Por que aprovar o projeto que vai muito além das fake news

Houve erros do Palácio, desencontros na base governista, pressão e jogo sujo das Big Techs – mas a regulação das redes está madura e precisa ser aprovada


Rodrigo de Almeida - Veja

Teve de tudo nas últimas semanas, em muitas tramas paralelas, erros do Palácio do Planalto, desencontros entre ministérios e na própria base de apoio ao governo, pressões por todos os lados, articulações, mal-entendidos, jogo pesado com campanha gigantesca patrocinada no Google em benefício do Google e disseminação de fake news pelas próprias Big Techs – mas nesta terça-feira vai a plenário, enfim, a primeira votação do Projeto de Lei 2360/20, com texto final relatado pelo deputado Orlando Silva (PCdoB-SP). O Congresso precisa aprová-lo. O Brasil precisa dessa lei.

Inicialmente pensado como uma forma de conter a disseminação de informações comprovadamente falsas – razão pela qual foi batizado de PL das Fake News – o projeto propõe, no limite, a regulação das plataformas digitais, como Google, Meta, Twitter e TikTok, e institui a Lei Brasileira de Liberdade, Responsabilidade e Transparência na Internet. Como ressaltou a reportagem de capa da última edição de VEJA, trata-se de um revés inédito para as Big Techs, num país onde elas se acostumaram a criar e adotar suas próprias regras, sem satisfação a ninguém. Com pesos e medidas diferentes inclusive do que adotam no Norte global.

Com o projeto hibernando nas gavetas da Câmara, o Brasil enfrentou anos de escalada de ataques à democracia e discursos de ódio, propagação de conteúdos falsos e desinformação eleitoral e baixíssima transparência das plataformas até que a troca de governo, o golpismo de 8 de janeiro e a espiral de violência nas escolas impulsionassem a aceleração do debate sobre o projeto. Quase 80% da população se mostra a favor da regulação das redes sociais.

Não tem sido sem emoção, reveses e equívocos. A coluna apurou, por exemplo, o quanto o governo patinou no tema. A começar pela Secretaria de Comunicação Social da Presidência (Secom), que pareceu perdida nas últimas semanas. “À certa altura, a Secom entrou em pane”, definiu uma fonte que participou intensamente dos debates envolvendo o governo, o Congresso, o relator do projeto e organizações da sociedade civil.

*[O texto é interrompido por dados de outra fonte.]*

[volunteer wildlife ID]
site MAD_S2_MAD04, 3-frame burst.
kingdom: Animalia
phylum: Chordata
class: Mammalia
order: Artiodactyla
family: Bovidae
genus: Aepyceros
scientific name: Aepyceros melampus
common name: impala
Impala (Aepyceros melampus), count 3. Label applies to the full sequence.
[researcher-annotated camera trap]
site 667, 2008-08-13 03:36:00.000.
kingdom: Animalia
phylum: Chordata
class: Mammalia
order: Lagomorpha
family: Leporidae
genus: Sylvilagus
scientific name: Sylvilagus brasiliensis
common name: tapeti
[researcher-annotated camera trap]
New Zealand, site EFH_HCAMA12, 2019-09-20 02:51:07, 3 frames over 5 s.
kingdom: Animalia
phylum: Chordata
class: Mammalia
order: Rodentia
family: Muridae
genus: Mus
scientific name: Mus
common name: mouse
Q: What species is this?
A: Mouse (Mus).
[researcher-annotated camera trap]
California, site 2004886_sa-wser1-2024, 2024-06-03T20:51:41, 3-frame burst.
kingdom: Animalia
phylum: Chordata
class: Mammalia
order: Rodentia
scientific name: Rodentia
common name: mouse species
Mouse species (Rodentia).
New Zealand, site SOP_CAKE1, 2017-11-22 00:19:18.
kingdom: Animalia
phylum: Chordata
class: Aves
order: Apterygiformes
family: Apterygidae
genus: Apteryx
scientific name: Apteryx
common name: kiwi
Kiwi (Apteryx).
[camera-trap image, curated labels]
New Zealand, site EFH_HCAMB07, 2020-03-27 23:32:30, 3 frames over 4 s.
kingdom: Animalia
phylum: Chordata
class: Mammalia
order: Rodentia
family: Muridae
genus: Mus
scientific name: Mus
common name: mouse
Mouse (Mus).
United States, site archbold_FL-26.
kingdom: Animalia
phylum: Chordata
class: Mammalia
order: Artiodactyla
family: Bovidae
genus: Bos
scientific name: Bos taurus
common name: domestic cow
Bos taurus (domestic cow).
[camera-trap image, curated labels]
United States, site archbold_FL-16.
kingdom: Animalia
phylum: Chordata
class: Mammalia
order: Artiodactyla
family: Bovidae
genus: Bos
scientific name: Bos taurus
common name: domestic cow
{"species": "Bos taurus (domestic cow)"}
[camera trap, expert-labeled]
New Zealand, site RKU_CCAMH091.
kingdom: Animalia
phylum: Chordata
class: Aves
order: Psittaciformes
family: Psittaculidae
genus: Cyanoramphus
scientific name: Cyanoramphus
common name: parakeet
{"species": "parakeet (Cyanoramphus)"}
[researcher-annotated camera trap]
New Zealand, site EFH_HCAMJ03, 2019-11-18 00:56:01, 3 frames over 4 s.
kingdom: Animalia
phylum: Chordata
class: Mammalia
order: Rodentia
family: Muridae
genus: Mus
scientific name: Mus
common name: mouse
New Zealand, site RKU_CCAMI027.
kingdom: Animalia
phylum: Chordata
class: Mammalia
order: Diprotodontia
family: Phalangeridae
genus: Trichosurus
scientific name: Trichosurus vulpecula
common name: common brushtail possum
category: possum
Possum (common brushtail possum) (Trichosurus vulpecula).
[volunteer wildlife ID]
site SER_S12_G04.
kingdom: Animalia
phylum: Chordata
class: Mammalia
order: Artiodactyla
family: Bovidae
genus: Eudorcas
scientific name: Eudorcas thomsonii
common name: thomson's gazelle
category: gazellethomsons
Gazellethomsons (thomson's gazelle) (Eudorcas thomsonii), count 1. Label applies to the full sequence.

Enquanto parte do governo estava com o presidente Lula na China, a Esplanada bateu cabeça, sem coordenação de comunicação e de articulação política. Vozes do Ministério da Justiça pareceram não se entender com o relator do projeto. O Ministério da Cultura precisou se esforçar para se entender com o Palácio. Líderes partidários da própria base de apoio ao governo não se entenderam entre si. Entre as organizações da sociedade civil apoiadoras, de diferentes campos, defendiam o texto mas em caminhos paralelos.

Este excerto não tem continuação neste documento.